Tristan, quick to comprehend his part, nudged Ogier significantly with his elbow. The giant broke into a chuckle, a sound that echoed through the court.

“See how our saints have feet of clay,” he said. “My faith, comrade, but the Bishop is a bigger fool than any of us. He would out-Solomon Solomon for a black eye and a red mouth. Tristan, my son, if you love peace, keep clear of petticoats.”

“Truth, truth,” said the disciple, with a laugh.

Ogier stretched himself again and yawned.

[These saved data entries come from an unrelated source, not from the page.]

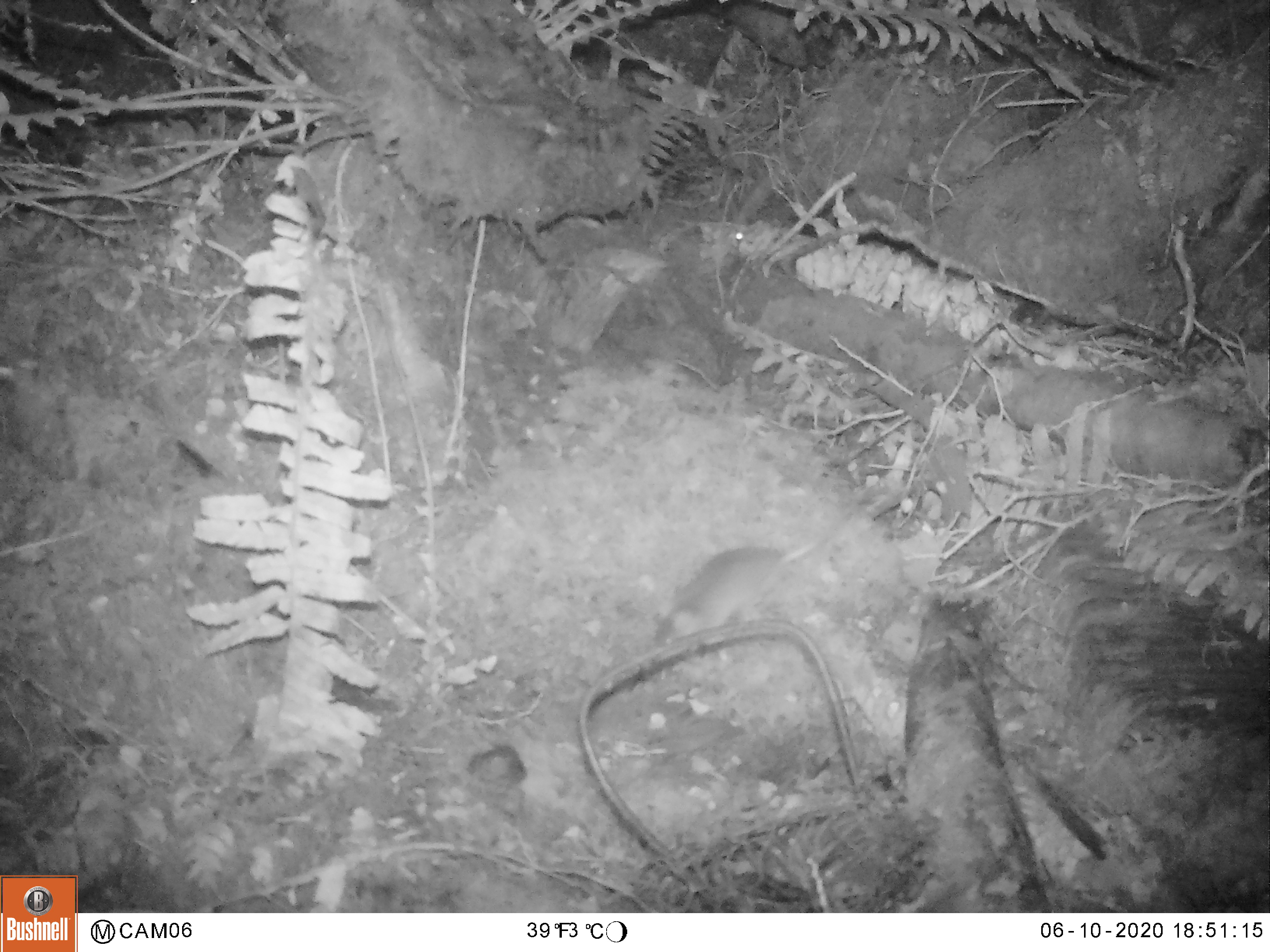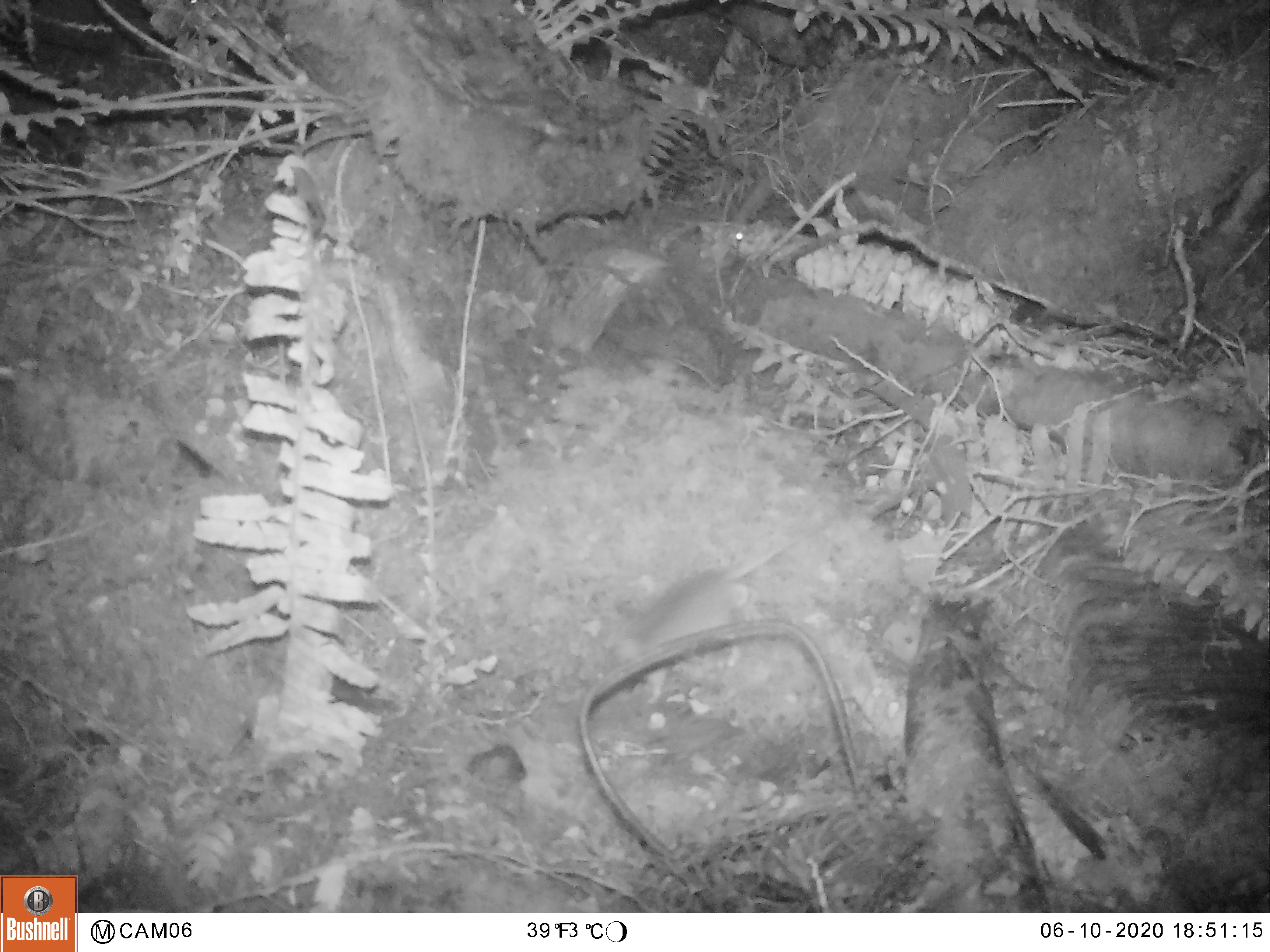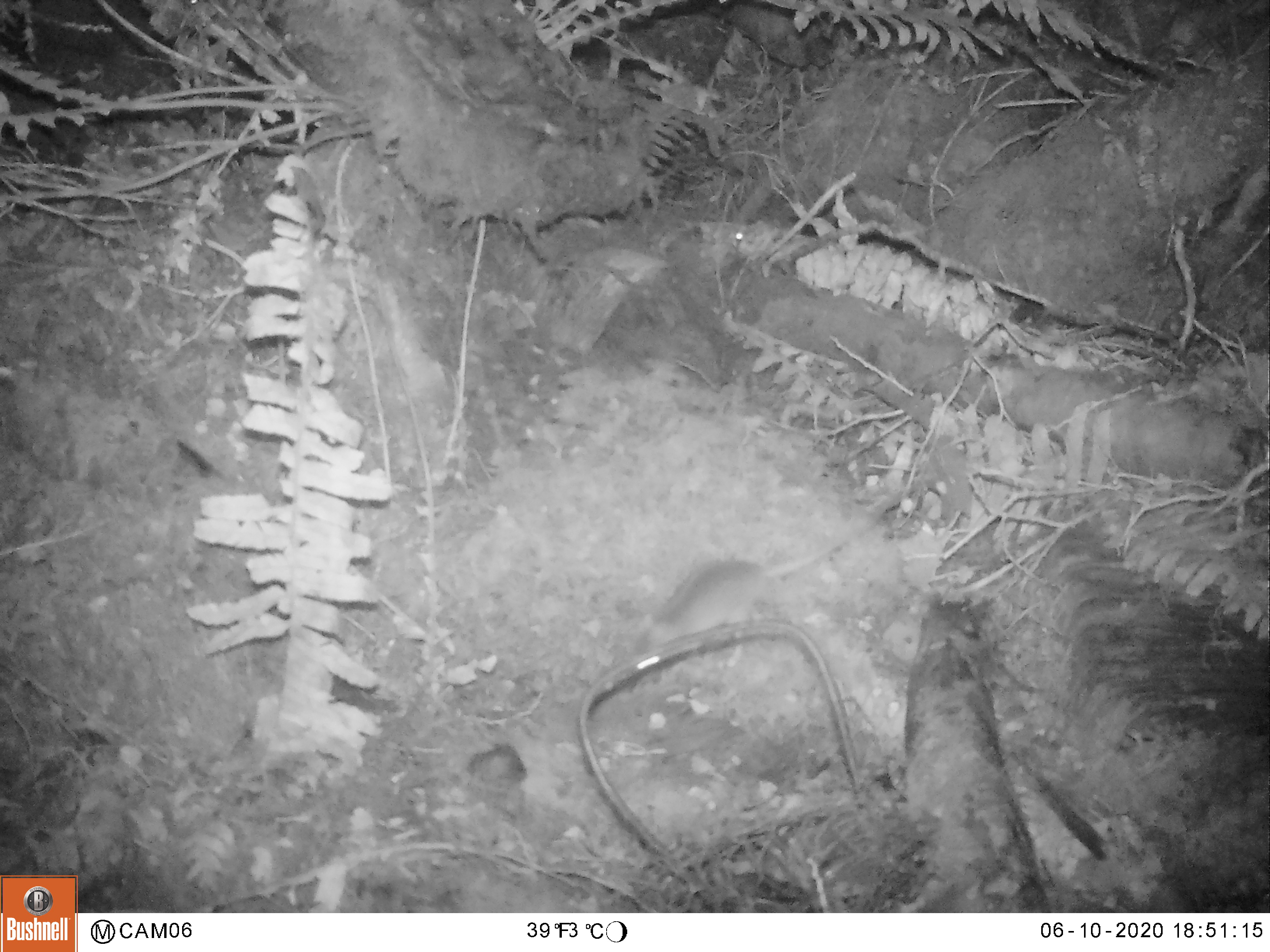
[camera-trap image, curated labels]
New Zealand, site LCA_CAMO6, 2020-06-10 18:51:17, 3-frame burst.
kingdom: Animalia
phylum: Chordata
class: Mammalia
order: Rodentia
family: Muridae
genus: Rattus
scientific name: Rattus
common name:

“Ah, my son, we are the ministers of love. To horse, and away at dawn. Such are our orders.”

“Jocelyn returns to Agravale?”

“Not so fast, sir. Do pigs eschew a clover rick? No, no; ’tis we who ride, and not the Bishop.”

“To Agravale?”

“To the devil, sir, with Agravale. There might be some sly wench there, by the way you seem to dote on the city. No, my son, we ride yet deeper into the woods.”

Tristan turned suddenly upon his heel, and stared Ogier full between the brows.

“More madhouses?” he asked.

Ogier chuckled, and smote him with his fist upon the chest.

“Remember, good lad,” he said, “that the dear Bishop rideth on a pastoral pilgrimage for the redemption of the afflicted. There is a certain comely heretic who needs his holy ministrations. Of her, more anon. We, sir, are good Jocelyn’s forerunners to prepare him a welcome. Come, I see a grin on the sky’s face. The dawn is rushing up. Let us go and eat, lad, before we sally.”